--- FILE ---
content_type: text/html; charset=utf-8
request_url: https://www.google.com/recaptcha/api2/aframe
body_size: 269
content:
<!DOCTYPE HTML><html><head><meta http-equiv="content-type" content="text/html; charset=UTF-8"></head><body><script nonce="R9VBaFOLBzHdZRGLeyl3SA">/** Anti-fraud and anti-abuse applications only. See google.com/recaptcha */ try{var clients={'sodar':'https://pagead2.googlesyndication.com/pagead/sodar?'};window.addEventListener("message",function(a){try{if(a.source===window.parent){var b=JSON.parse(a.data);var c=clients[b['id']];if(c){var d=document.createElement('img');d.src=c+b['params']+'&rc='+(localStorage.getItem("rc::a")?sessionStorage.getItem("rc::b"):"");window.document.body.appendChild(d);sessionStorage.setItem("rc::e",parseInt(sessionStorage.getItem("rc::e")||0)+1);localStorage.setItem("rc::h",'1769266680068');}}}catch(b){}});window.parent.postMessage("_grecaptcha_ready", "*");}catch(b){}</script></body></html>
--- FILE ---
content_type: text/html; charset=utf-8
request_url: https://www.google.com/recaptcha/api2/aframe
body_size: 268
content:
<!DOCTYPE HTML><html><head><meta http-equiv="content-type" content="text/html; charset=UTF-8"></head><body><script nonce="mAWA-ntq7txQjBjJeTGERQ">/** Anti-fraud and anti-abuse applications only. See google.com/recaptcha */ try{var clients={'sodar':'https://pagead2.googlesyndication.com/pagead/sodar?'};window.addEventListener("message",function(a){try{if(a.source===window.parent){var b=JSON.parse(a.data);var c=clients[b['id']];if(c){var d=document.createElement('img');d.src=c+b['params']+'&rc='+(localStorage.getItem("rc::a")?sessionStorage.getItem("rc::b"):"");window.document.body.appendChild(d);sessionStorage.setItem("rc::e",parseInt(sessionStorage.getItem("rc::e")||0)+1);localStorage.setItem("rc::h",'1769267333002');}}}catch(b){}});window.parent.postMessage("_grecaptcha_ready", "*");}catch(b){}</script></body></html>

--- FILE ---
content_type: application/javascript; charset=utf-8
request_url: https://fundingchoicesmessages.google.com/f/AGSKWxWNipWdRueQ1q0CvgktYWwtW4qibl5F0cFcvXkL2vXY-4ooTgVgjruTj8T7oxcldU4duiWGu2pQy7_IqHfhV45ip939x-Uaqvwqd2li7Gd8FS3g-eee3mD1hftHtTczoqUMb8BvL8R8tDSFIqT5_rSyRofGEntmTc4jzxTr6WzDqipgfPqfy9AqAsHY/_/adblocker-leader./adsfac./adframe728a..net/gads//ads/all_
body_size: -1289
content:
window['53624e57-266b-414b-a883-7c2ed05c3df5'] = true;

──────

Give back every record exactly.

--- FILE ---
content_type: text/html; charset=utf-8
request_url: https://www.google.com/recaptcha/api2/aframe
body_size: 269
content:
<!DOCTYPE HTML><html><head><meta http-equiv="content-type" content="text/html; charset=UTF-8"></head><body><script nonce="R9VBaFOLBzHdZRGLeyl3SA">/** Anti-fraud and anti-abuse applications only. See google.com/recaptcha */ try{var clients={'sodar':'https://pagead2.googlesyndication.com/pagead/sodar?'};window.addEventListener("message",function(a){try{if(a.source===window.parent){var b=JSON.parse(a.data);var c=clients[b['id']];if(c){var d=document.createElement('img');d.src=c+b['params']+'&rc='+(localStorage.getItem("rc::a")?sessionStorage.getItem("rc::b"):"");window.document.body.appendChild(d);sessionStorage.setItem("rc::e",parseInt(sessionStorage.getItem("rc::e")||0)+1);localStorage.setItem("rc::h",'1769266680068');}}}catch(b){}});window.parent.postMessage("_grecaptcha_ready", "*");}catch(b){}</script></body></html>
--- FILE ---
content_type: text/html; charset=utf-8
request_url: https://www.google.com/recaptcha/api2/aframe
body_size: 268
content:
<!DOCTYPE HTML><html><head><meta http-equiv="content-type" content="text/html; charset=UTF-8"></head><body><script nonce="mAWA-ntq7txQjBjJeTGERQ">/** Anti-fraud and anti-abuse applications only. See google.com/recaptcha */ try{var clients={'sodar':'https://pagead2.googlesyndication.com/pagead/sodar?'};window.addEventListener("message",function(a){try{if(a.source===window.parent){var b=JSON.parse(a.data);var c=clients[b['id']];if(c){var d=document.createElement('img');d.src=c+b['params']+'&rc='+(localStorage.getItem("rc::a")?sessionStorage.getItem("rc::b"):"");window.document.body.appendChild(d);sessionStorage.setItem("rc::e",parseInt(sessionStorage.getItem("rc::e")||0)+1);localStorage.setItem("rc::h",'1769267333002');}}}catch(b){}});window.parent.postMessage("_grecaptcha_ready", "*");}catch(b){}</script></body></html>

--- FILE ---
content_type: application/javascript; charset=utf-8
request_url: https://fundingchoicesmessages.google.com/f/AGSKWxWNipWdRueQ1q0CvgktYWwtW4qibl5F0cFcvXkL2vXY-4ooTgVgjruTj8T7oxcldU4duiWGu2pQy7_IqHfhV45ip939x-Uaqvwqd2li7Gd8FS3g-eee3mD1hftHtTczoqUMb8BvL8R8tDSFIqT5_rSyRofGEntmTc4jzxTr6WzDqipgfPqfy9AqAsHY/_/adblocker-leader./adsfac./adframe728a..net/gads//ads/all_
body_size: -1289
content:
window['53624e57-266b-414b-a883-7c2ed05c3df5'] = true;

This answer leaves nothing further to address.